Recorded data:
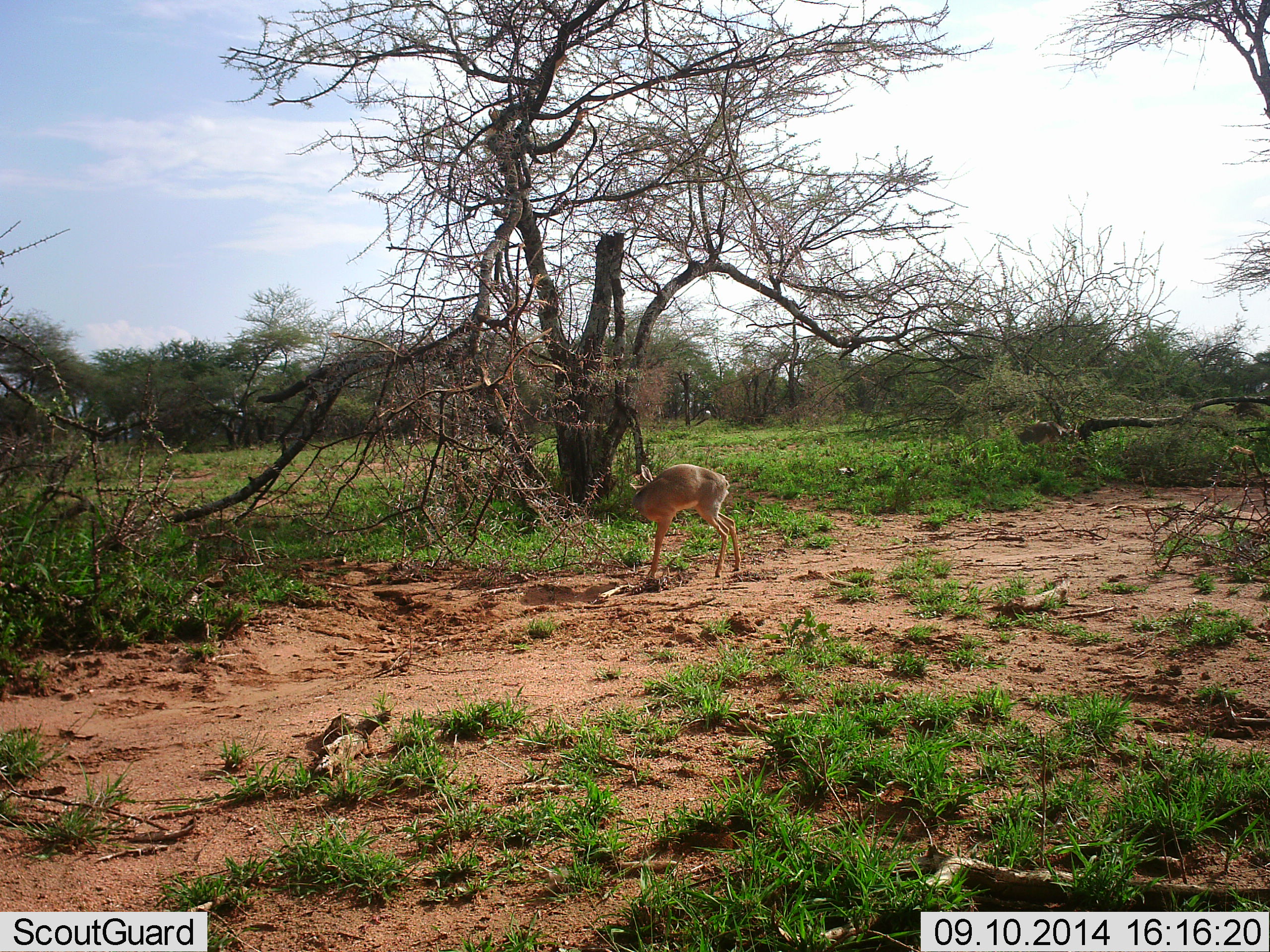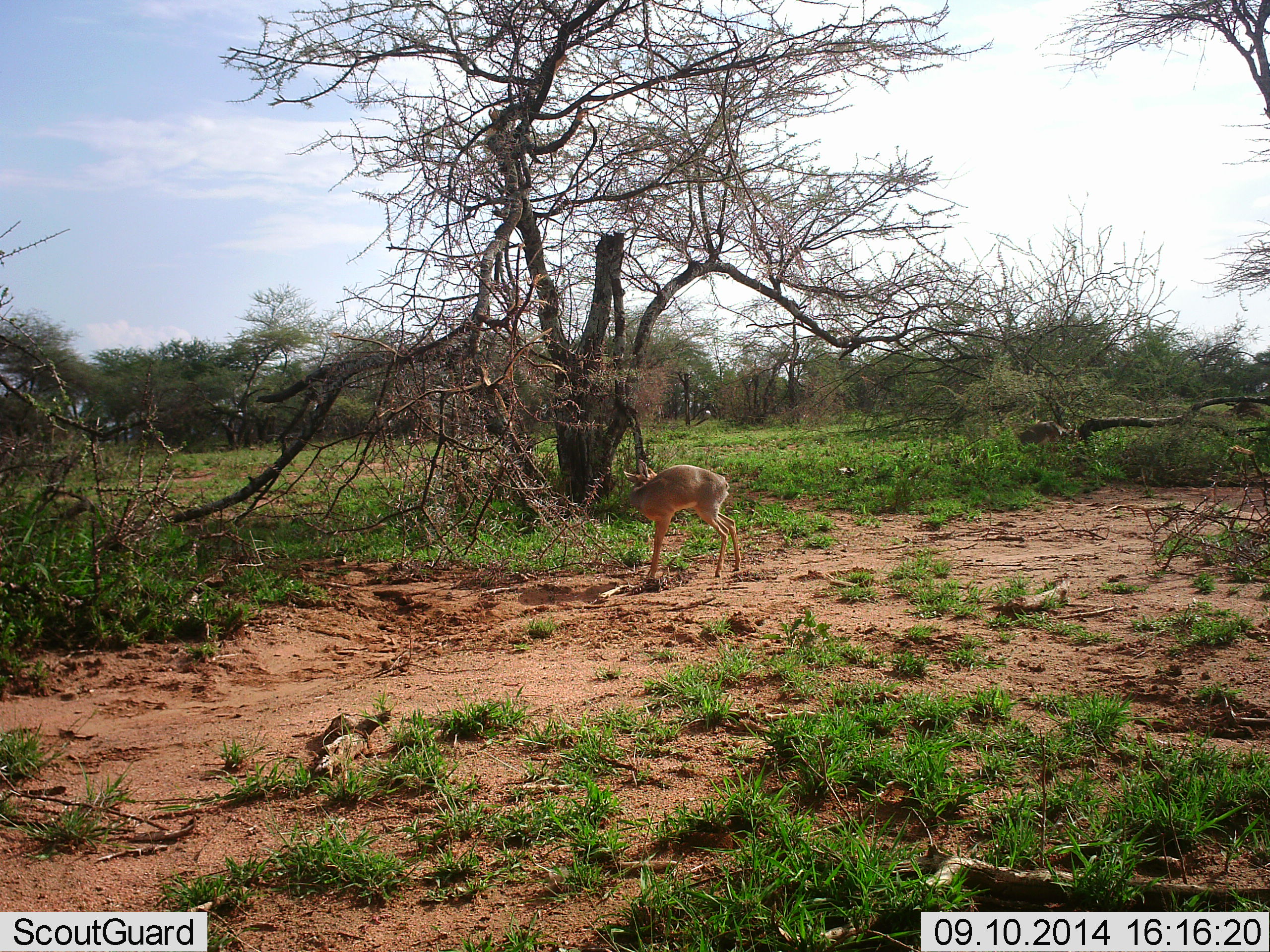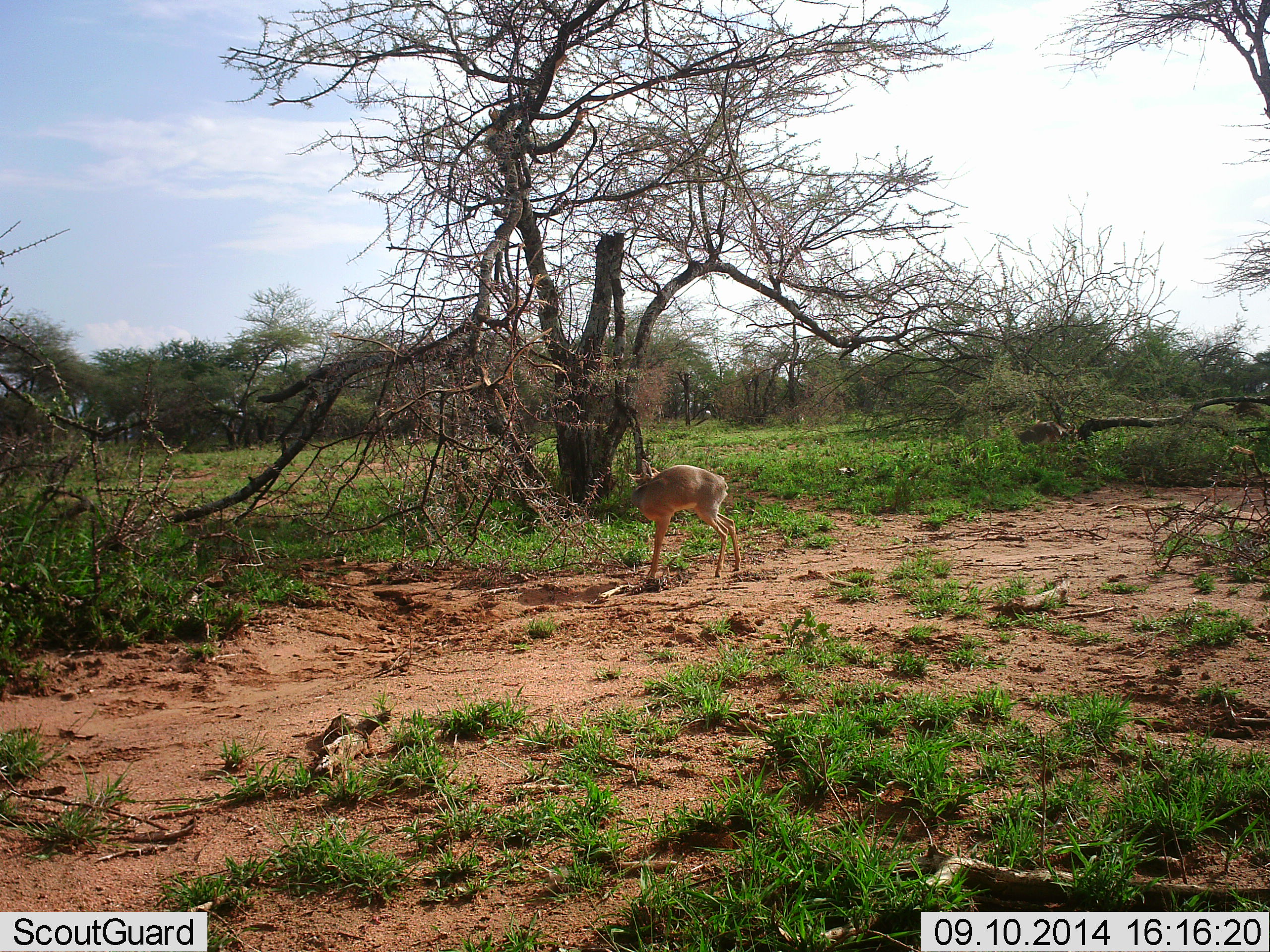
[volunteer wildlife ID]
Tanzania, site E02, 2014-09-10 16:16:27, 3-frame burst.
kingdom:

Task:
Lines from the one containing "Tanzania, site E02, 2014-09-10" to the last line above, both included: copy these exactly and write nothing else.

Task result:
Tanzania, site E02, 2014-09-10 16:16:27, 3-frame burst.
kingdom:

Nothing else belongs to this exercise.